━━ EXTRACTED ENTRIES ━━
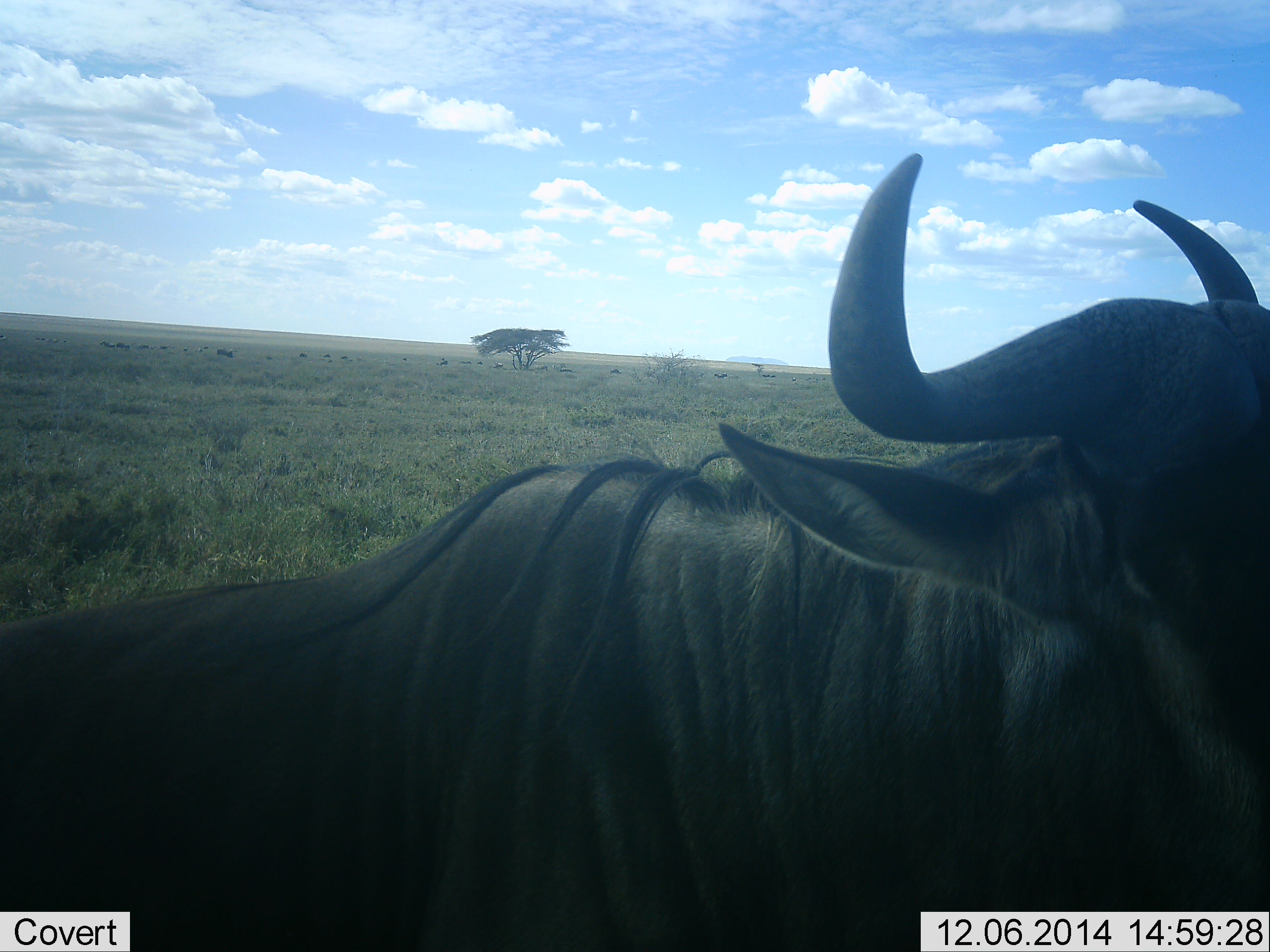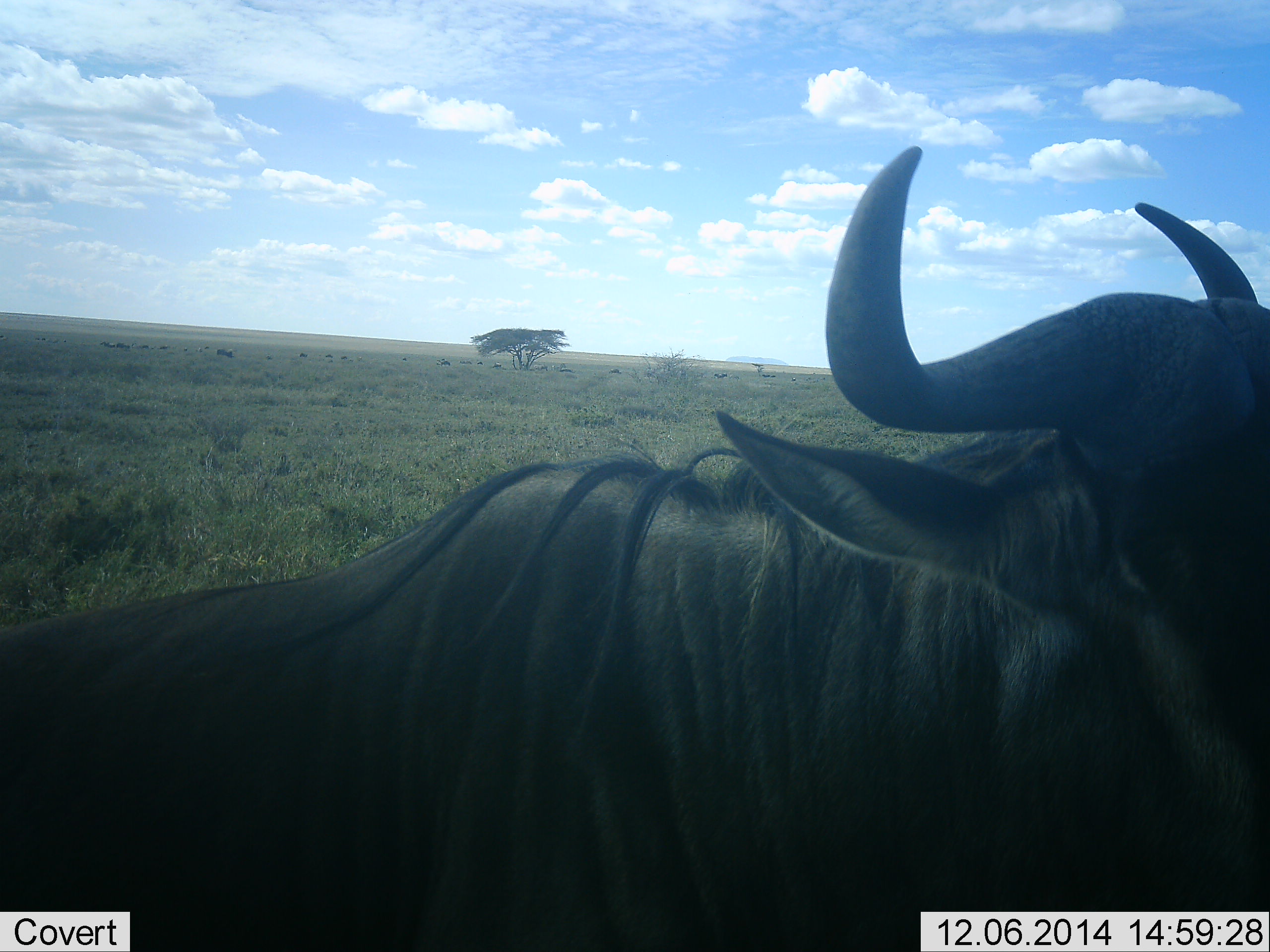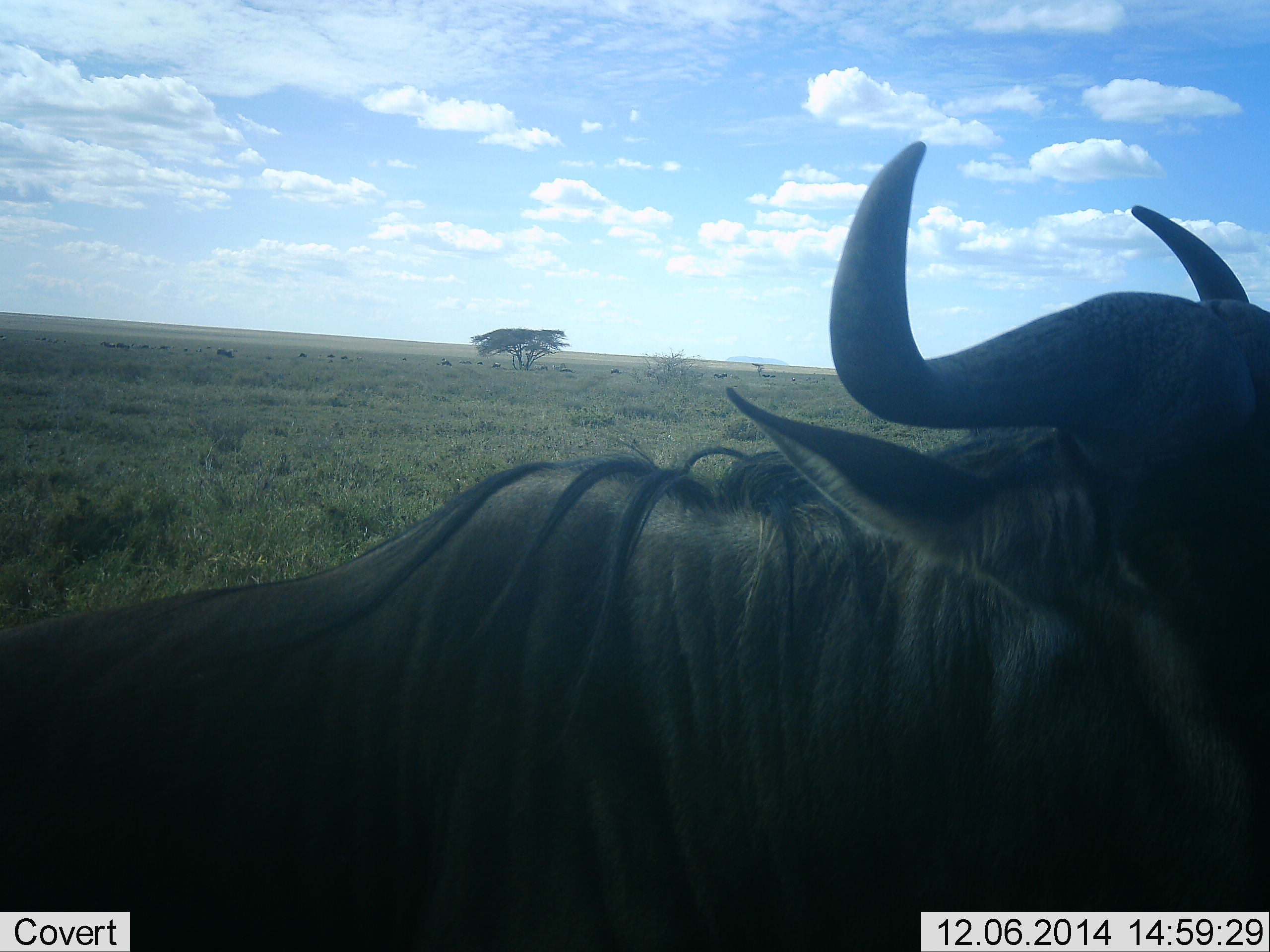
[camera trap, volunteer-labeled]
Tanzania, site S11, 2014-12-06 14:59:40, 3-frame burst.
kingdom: Animalia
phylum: Chordata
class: Mammalia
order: Artiodactyla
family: Bovidae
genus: Connochaetes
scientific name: Connochaetes taurinus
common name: blue wildebeest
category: wildebeest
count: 1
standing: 70%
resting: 30%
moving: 10%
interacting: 0%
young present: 0%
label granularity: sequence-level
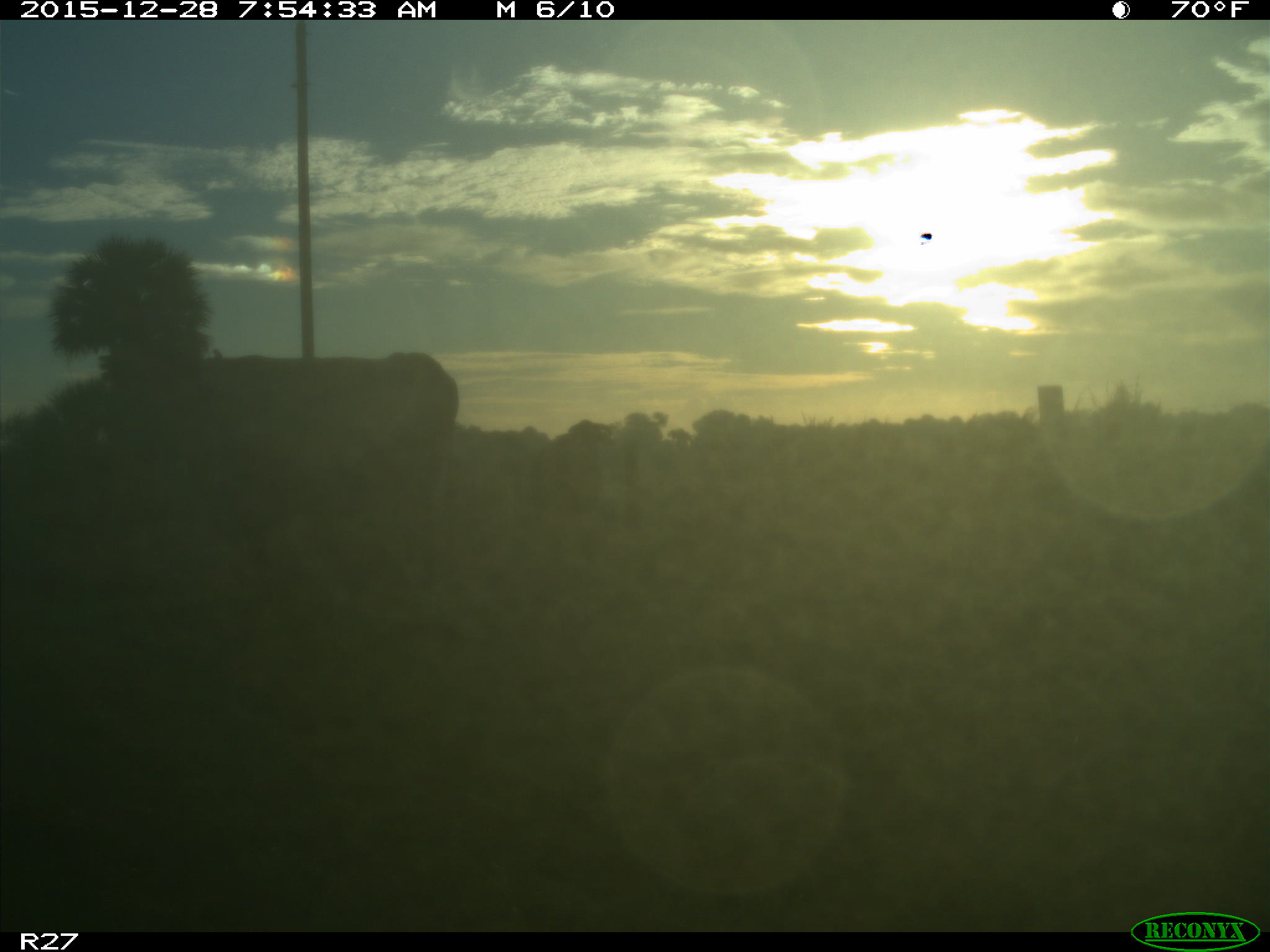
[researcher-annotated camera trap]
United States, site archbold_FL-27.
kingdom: Animalia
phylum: Chordata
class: Mammalia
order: Artiodactyla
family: Bovidae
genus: Bos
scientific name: Bos taurus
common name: domestic cow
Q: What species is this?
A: Bos taurus (domestic cow).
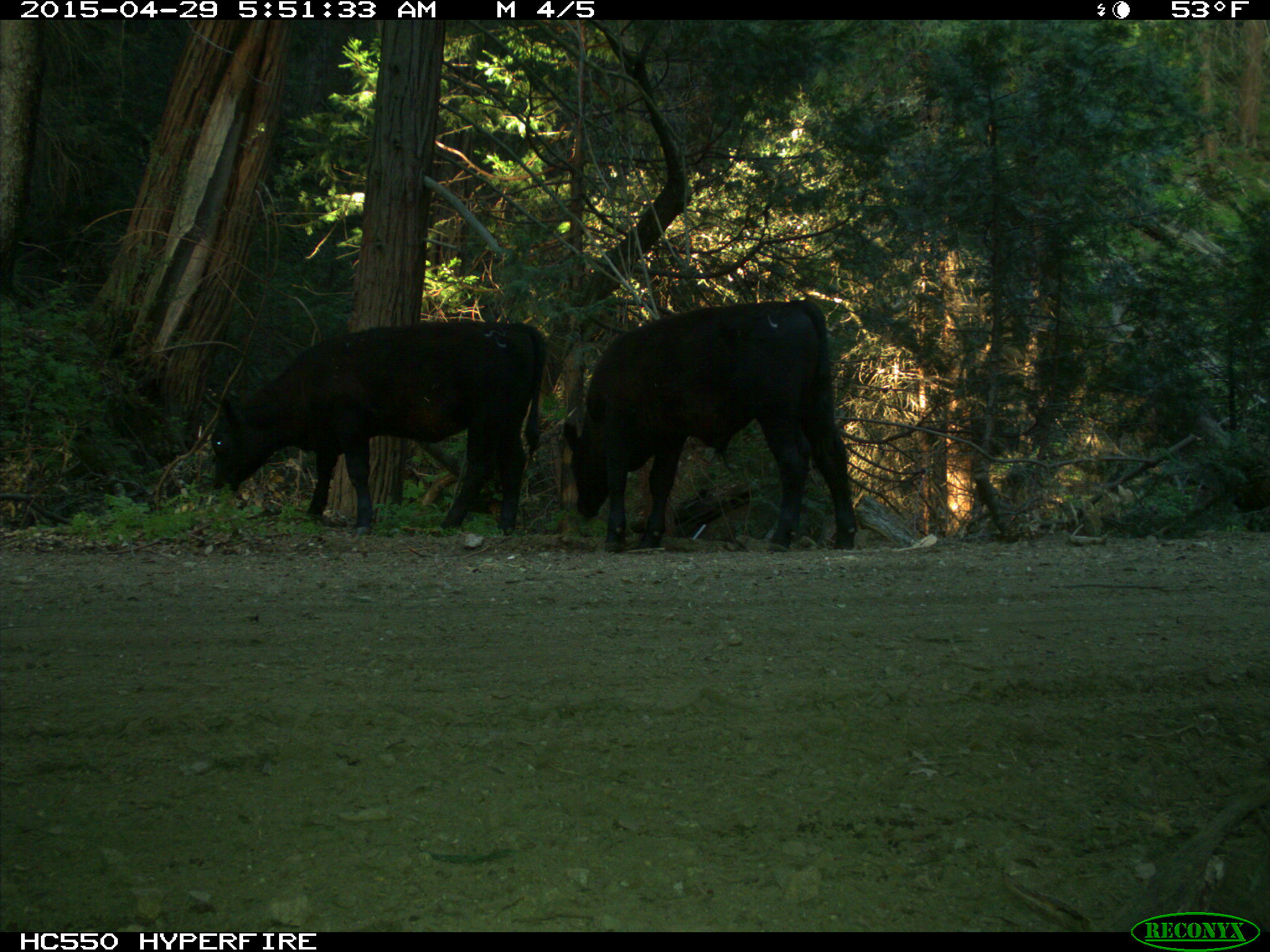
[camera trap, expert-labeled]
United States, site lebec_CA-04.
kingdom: Animalia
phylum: Chordata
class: Mammalia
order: Artiodactyla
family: Bovidae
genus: Bos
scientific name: Bos taurus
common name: domestic cow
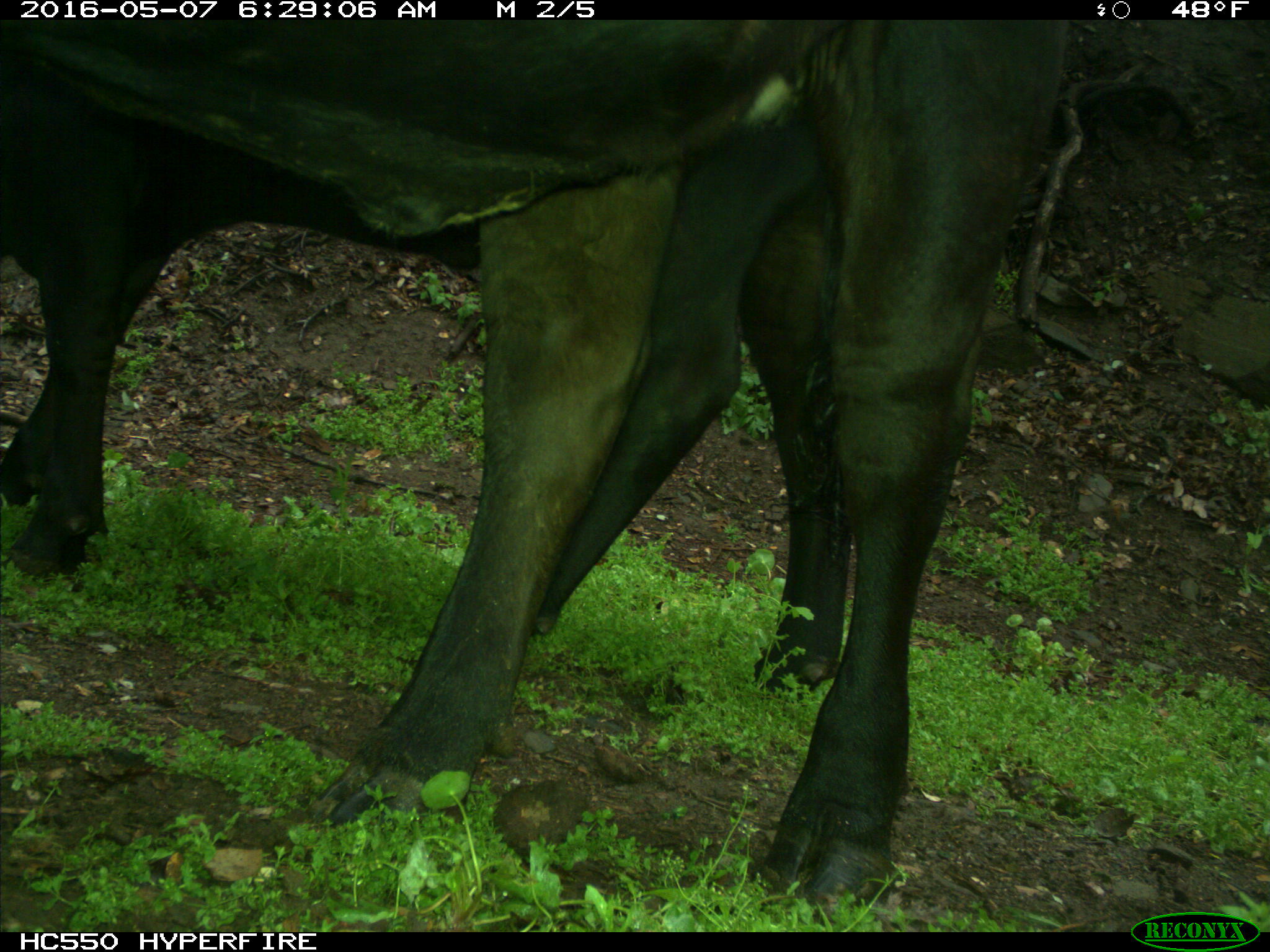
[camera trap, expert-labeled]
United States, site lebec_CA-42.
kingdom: Animalia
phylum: Chordata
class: Mammalia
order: Artiodactyla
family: Bovidae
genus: Bos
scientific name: Bos taurus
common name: domestic cow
━━━
EXERCISE INSTRUCTIONS:
Please set the records down again exactly as written. The pictures should not be included.

RESPONSE BOX:
[camera trap, volunteer-labeled]
Tanzania, site S11, 2014-12-06 14:59:40, 3-frame burst.
kingdom: Animalia
phylum: Chordata
class: Mammalia
order: Artiodactyla
family: Bovidae
genus: Connochaetes
scientific name: Connochaetes taurinus
common name: blue wildebeest
category: wildebeest
count: 1
standing: 70%
resting: 30%
moving: 10%
interacting: 0%
young present: 0%
label granularity: sequence-level
[researcher-annotated camera trap]
United States, site archbold_FL-27.
kingdom: Animalia
phylum: Chordata
class: Mammalia
order: Artiodactyla
family: Bovidae
genus: Bos
scientific name: Bos taurus
common name: domestic cow
Q: What species is this?
A: Bos taurus (domestic cow).
[camera trap, expert-labeled]
United States, site lebec_CA-04.
kingdom: Animalia
phylum: Chordata
class: Mammalia
order: Artiodactyla
family: Bovidae
genus: Bos
scientific name: Bos taurus
common name: domestic cow
[camera trap, expert-labeled]
United States, site lebec_CA-42.
kingdom: Animalia
phylum: Chordata
class: Mammalia
order: Artiodactyla
family: Bovidae
genus: Bos
scientific name: Bos taurus
common name: domestic cow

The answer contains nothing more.